The team evaluated the strength of a state’s gun laws using scorecards from the Brady Campaign to Prevent Gun Violence, a nonprofit that ranks the strictness of laws on a 100-point scale. Higher scores indicate stricter legislation.
Strict laws protect kids even in states with high rates of gun ownership
For every 10-point increase in a law’s safety score, firearm deaths among young people dropped 4%, the study found. Scores were bolstered by additions like child access prevention laws or extreme risk protection regulations.
Assaults accounted for more than 60% of all deaths, followed by suicides. Young men made up 87% of victims, and more than two-thirds were between 18 and 21, researchers said.
Even in states where gun ownership is high, strict laws that control the purchase of guns protect children and lower mortality rates, the study showed.

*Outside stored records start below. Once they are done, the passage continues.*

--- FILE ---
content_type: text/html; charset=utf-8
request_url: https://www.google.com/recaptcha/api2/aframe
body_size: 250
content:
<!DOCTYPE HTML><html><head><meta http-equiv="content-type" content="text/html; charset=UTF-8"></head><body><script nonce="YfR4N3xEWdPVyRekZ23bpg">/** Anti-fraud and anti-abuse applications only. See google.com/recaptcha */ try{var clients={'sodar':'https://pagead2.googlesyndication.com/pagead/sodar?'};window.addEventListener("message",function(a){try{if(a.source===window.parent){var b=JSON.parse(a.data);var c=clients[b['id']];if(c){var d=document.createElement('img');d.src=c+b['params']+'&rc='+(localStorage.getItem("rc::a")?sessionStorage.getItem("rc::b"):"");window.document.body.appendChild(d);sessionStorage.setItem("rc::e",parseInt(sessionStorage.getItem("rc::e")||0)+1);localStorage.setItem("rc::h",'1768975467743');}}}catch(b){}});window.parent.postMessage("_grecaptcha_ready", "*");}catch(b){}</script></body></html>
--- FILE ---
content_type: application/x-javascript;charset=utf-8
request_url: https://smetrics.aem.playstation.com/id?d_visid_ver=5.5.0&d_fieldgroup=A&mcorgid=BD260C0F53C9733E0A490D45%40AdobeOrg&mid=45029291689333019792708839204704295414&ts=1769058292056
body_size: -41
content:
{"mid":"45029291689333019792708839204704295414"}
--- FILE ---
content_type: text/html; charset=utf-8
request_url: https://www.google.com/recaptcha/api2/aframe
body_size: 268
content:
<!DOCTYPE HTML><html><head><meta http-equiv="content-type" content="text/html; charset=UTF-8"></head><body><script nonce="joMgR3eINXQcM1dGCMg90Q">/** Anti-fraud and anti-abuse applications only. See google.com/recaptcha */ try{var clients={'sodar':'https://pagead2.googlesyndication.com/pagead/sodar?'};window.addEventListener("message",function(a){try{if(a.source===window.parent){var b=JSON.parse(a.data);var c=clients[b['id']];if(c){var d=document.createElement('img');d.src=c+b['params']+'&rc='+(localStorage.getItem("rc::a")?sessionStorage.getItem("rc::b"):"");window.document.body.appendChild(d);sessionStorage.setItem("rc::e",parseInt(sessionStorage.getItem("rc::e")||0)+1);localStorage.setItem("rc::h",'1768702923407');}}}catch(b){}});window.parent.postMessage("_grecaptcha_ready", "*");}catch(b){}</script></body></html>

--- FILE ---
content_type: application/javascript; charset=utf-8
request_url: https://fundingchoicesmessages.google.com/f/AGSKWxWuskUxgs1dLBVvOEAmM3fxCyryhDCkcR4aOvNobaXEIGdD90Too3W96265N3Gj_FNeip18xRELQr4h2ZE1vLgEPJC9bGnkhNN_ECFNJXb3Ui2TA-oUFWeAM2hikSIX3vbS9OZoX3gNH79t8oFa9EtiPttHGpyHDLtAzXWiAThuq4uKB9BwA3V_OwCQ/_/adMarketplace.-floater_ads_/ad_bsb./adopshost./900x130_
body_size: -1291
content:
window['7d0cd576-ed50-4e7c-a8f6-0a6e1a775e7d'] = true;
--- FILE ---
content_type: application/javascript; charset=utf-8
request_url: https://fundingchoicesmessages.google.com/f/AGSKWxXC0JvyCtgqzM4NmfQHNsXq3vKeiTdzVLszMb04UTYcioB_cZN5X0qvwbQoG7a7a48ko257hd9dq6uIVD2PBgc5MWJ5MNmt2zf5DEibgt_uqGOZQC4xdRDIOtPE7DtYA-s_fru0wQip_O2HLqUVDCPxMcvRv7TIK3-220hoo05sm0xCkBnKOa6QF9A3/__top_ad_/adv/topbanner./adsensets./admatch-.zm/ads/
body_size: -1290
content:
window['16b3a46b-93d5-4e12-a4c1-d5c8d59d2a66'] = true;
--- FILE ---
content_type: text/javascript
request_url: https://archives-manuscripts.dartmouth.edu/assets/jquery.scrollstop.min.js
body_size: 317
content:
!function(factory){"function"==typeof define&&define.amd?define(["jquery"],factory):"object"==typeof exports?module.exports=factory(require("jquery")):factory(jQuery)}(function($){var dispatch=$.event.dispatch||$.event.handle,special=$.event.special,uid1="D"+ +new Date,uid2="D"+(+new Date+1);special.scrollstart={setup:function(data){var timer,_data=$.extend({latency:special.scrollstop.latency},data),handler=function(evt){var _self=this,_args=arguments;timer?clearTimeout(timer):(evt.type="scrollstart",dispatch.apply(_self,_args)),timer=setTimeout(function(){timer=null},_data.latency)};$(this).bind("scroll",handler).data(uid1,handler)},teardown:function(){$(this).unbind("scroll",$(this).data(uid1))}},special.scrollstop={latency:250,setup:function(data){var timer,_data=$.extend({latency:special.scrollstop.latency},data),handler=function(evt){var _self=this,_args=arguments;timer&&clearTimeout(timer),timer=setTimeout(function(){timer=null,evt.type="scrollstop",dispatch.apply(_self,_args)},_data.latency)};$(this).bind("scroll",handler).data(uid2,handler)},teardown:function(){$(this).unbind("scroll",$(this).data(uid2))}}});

That’s likely due to access, Goyal told CNN in an email. Some states require gun owners to keep their weapons locked and unloaded at all times, a type of child access prevention law, which reduces the likelihood of unintentional injury.
Extreme risk protection laws, or regulations that allow the state to remove guns from the homes of people deemed unfit to possess them, likely keep that number low, too, she said.
Gun violence is the second-highest cause of death among young people
Firearm-related injuries are the second-leading cause of death among children and adolescents after car accidents, a 2016 study found.
It’s a disturbing part of a national trend: The US leads other industrialized nations in gun-related deaths, a rate that’s steadily increased after years of decline, the CDC reported in 2018. But the politically potent nature of gun ownership has beleaguered efforts to legislate it.
“We have seen dramatic decreases in motor vehicle deaths by investing in sound, evidence-based research in child passenger safety,” Goyal said. “We must embrace the same approach for gun safety.”
The majority of states didn’t require universal background checks during the time period researchers studied, they said, and some have loosened requirements since.
The Giffords Law Center, which has taken up state gun law scoring from the Brady Campaign, ranked Mississippi last in its 2018 scorecard. The state doesn’t require gun owners to obtain a license or register their weapons.